Die Demonstration war von der Stadt zugelassen und fand auf einer wichtigen Hauptstraße im Zentrum Moskaus statt. Diese Demonstration war wesentlich größer, als die vorhergegangenen, bei denen nur 1.500 bis 4.000 Menschen teilgenommen hatten. Diesmal waren es nach Angaben der Polizei 20.000, nach Angaben der Organisatoren 50.000. Wer sich ein eigenes Bild machen will, kann das auf den oben genannten Video tun. Ich hätte allerdings auf weniger als 20.000 getippt, denn ich kenne die Straße sehr gut, weil ich dort früher oft beruflich gewesen bin.

Der Grund, warum es diesmal mehr Demonstranten waren, dürfte vor allem darin liegen, dass kurzfristig einige bekannte Showstars angekündigt hatten, dort auf der Bühne aufzutreten. Die Stadt Moskau hat darauf hingewiesen, dass das nicht zulässig sei, da gemäß Gesetz der Zweck der Veranstaltung nach Genehmigung nicht ohne Rücksprache mit den Behörden verändert werden dürfe. Also ganz wie in Deutschland: Wer politische Reden ankündigt, kann dort nicht plötzlich ein Konzert veranstalten, schon aus Lärmschutzgründen nicht. Aber Moskau hat es geschehen lassen und einige Musiker sind dort aufgetreten.

Trotzdem war die Aktion ein Misserfolg, denn trotz der vielen Stars und Sternchen kamen viel weniger Menschen, als von den Organisatoren erhofft. Der Spiegel schrieb am Samstagmorgen:

„In Moskau haben die Behörden diesen Sonntag tatsächlich eine Demonstration genehmigt, sie ist für 100.000 Menschen zugelassen. In den vergangenen Wochen hatten sie mehrere Kundgebungen verboten und mehr als 2000 Menschen festgenommen. Die russische Opposition, darunter der inhaftierte Alexej Nawalny, will erreichen, dass ihre Kandidaten zur Stadtratswahl am 8. Dezember zugelassen werden.

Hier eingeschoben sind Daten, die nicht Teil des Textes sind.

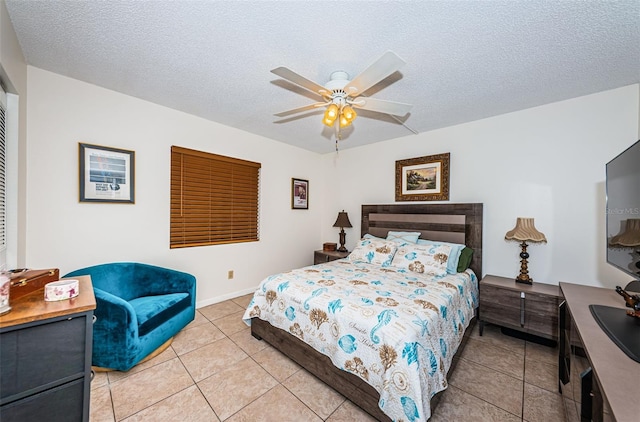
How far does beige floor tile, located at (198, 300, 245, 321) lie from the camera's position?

Sie waren wegen angeblicher Formfehler ausgeschlossen worden. 20 Jahre nach der Inthronisierung Wladimir Putins kann die russische Führung nicht einmal mehr auf kommunaler Ebene echte Demokratie zulassen – das zeigt, wie fragil das gegenwärtige System ist.“

Wir kennen das ja schon vom Spiegel. Er verschweigt seinen Lesern konsequent, dass auch die vorherigen Demonstrationen genehmigt waren, aber dass die Demonstranten sich nicht an die Genehmigungen gehalten haben und stattdessen ganz woanders demonstrieren wollten.